Teks yang Ditampilkan
---------------
Lompat ke konten Lompat ke sidebar Lompat ke footer

Capaian Layanan Bimbingan Konseling SMK

 

Capaian Layanan Bimbingan Konseling SMK

Capaian Layanan Bimbingan Konseling di SMK | Pelayanan Bimbingan dan Konseling di Sekolah Menengah Kejuruan (SMK) merupakan salah satu bentuk fasilitasi peserta didik/konseli agar dapat mencapai perkembangan secara optimal. Semasa SMK, peserta didik dituntut untuk mampu mengambil pilihan dan keputusan secara sehat dan bertanggung jawab serta memiliki daya adaptasi tinggi terhadap dinamika kehidupan yang dihadapinya.

Capaian layanan Bimbingan Konseling di SMK ini bersumber dari Modul Model Inspiratif Layanan Bimbingan dan Konseling di SMK, Tim Pusat Kurikulum dan Perbukuan, Kementerian Pendidikan dan Kebudayaan Republik Indonesia Kemdikbudristek dengan Penyusun Nunung Widianingsih dkk.

Layanan Bimbingan dan Konseling di jenjang SMK bertujuan memfasilitasi tercapainya sebelas aspek perkembangan secara optimal dan utuh.  

Dalam konteks era 4.0 ini, layanan Bimbingan dan Konseling tidak hanya mengarah pada dukungan aspek akademik dan keterampilan teknis (hardskill) namun juga pada penguatan softskill atau karakter yang harus dimiliki oleh para lulusan SMK

Karakter yang dimaksud adalah sifat-sifat yang melekat pada pribadi peserta didik yang oleh Kementerian Pendidikan Nasional dan Riset dan Teknologi (Kemendikbudristek) disebut Profil Pelajar Pancasila, yaitu: 

  • beriman, bertakwa kepada Tuhan YME dan berakhlak  mulia, 
  • berkebinekaan global 
  • bergotong royong 
  • kreatif 
  • bernalar kritis dan 
  • mandiri serta nilai-nilai karakter budaya kerja.
---------------
Cuplikan Data

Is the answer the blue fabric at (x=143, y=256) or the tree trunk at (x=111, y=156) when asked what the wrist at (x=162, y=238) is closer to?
---------------
Bagian Latihan
1. Menurut teks tentang layanan Bimbingan dan Konseling di SMK, berapa aspek perkembangan yang ingin difasilitasi agar tercapai secara optimal dan utuh?
2. Tulis lanjutan teks tentang layanan Bimbingan dan Konseling di SMK, dimulai sesudah kalimat terakhir yang tampil.
Baris-baris data tidak ada hubungannya dengan teks tentang layanan Bimbingan dan Konseling di SMK.

Jawaban
1. Sebelas aspek perkembangan.

2.
Penguatan karakter peserta didik melalui layanan Bimbingan dan Konseling ini diharapkan mampu merespon kebutuhan dan masalah peserta didik agar berkembang optimal. 

Secara khusus layanan Bimbingan dan Konseling di SMK mengupayakan agar peserta didik dapat memiliki keputusan karir apakah akan berwirausaha, bekerja, atau melanjutkan pendidikan ke jenjang lebih tinggi. 

Pemberian layanan Bimbingan dan Konseling selama masa sekolah diharapkan dapat memberikan gambaran kepada peserta didik mengenai bakat dan minat serta kemampuan potensi dirinya sehingga secara ajeg dapat memilih keputusan karir yang sesuai dengan kondisi dirinya. 

Karakteristik Peserta Didik SMK

Peserta didik/konseli adalah subyek utama layanan Bimbingan dan Konseling di Sekolah Menengah Kejuruan (SMK). Sebagai subyek layanan, karakteristik peserta didik/konseli menjadi dasar pertimbangan dalam merancang serta melaksanakan layanan Bimbingan dan Konseling di sekolah. 

Ketepatan pemilihan dan penentuan rumusan tujuan, pendekatan, teknik dan strategi layanan yang sesuai dengan karakteristik peserta didik/konseli sangat mempengaruhi keberhasilan layanan Bimbingan dan Konseling. 

Oleh karena itu, pemahaman karakteristik peserta didik/konseli merupakan prasyarat yang harus dipenuhi sebelum guru Bimbingan dan Konseling atau konselor melaksanakan layanan profesionalnya. 

Karakteristik peserta didik/konseli diartikan sebagai ciri-ciri yang melekat pada peserta didik/konseli SMK yang bersifat khas dan membedakannya dengan peserta didik/konseli satu dengan lainnya. 

Selain kecerdasan, bakat, minat, dan disposisi lainnya, karakteristik peserta didik/konseli SMK yang perlu dipahami meliputi aspek-aspek berikut.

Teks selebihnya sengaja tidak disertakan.